Davalı vekili, kaza sonucu oluşan zarar ile davacının istediği tazminatın bağdaşmadığını, fahiş olduğunu, müvekkilince daha önce davalı tarafından talep edilen miktarın ödendiğini beyanla davanın reddine ve %40’dan az olmayacak şekilde kötüniyet tazminatına hükmedilmesini talep etmiştir.
Mahkemece, iddia, savunma ve toplanan kanıtlara göre, davanın kabulü ile davalının … İcra Müdürlüğünün 2011/264 sayılı dosyasına yaptığı itirazın iptali ile icra inkar tazminatı talebinin reddine karar verilmiş; hüküm, davalı vekili tarafından temyiz edilmiştir.
1-Davalı vekilinin aşağıdaki bendin kapsamı dışında kalan mahkemenin görevine yönelik sair temyiz itirazlarının reddi gerekmiştir.

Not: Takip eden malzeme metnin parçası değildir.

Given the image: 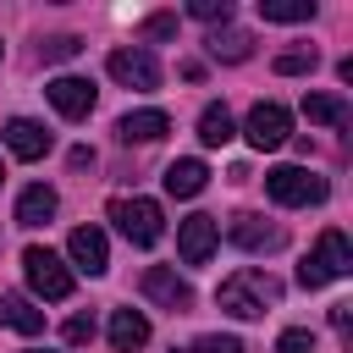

2-Dava, trafik kazasında cismani zarar nedeniyle dava dışı 3. kişiye ödenen maddi tazminatın rücuen tahsili için başlatılan icra takibine itirazın iptali istemine ilişkindir.
Somut olayda, davacı-takip alacaklısı …, dava dışı 3. kişiye ödediği tedavi giderine yönelik olarak davalı-borçluya kusur oranında icra takibi yapmış, davalının itirazı üzerine takip durmuştur.
Mahkemenin hükme esas aldığı hukukçu bilirkişi tarafından tanzim edilen bilirkişi raporunda, 12.08.2010 ile 07.01.2011 tarihleri arasındaki davacının ödemelerine esas fatura içeriklerine ve dosyaya uygunluğuna hiç değinilmemiş olup, rapor bu haliyle hüküm kurmaya yeterli değildir. Mahkemece yapılması gereken iş, tıp alanında uzman bir bilirkişiden, dosyada mevcut hastane evrakları, dava dışı 3.kişinin gördüğü tedavi ve yaralanmasının mahiyeti ile dosyada mevcut fatura tutarları ile ayrıntılı fatura dökümünde yer alan tedaviye yönelik uygulama, ilaç ve tıbbi malzemelerin uyumlu ve uygun olup olmadığı hususlarında, ayrıntılı, gerekçeli ve denetime açık bilirkişi raporu alınarak, sonucuna göre karar vermekten ibarettir. Mahkemece, konusunda uzman olmayan bilirkişiden alınan yetersiz bilirkişi raporuna istinaden hüküm kurulmuş olması doğru görülmemiştir.
SONUÇ : Yukarıda (1) nolu bentte açıklanan nedenlerle, davalı vekilinin sair temyiz itirazlarının reddine, (2) nolu bentte açıklanan nedenlerle davalı vekilinin temyiz itirazlarının kabulü ile hükmün BOZULMASINA, peşin alınan harcın istek halinde temyiz eden davalıya geri verilmesine 12/11/2018 gününde oybirliğiyle karar verildi.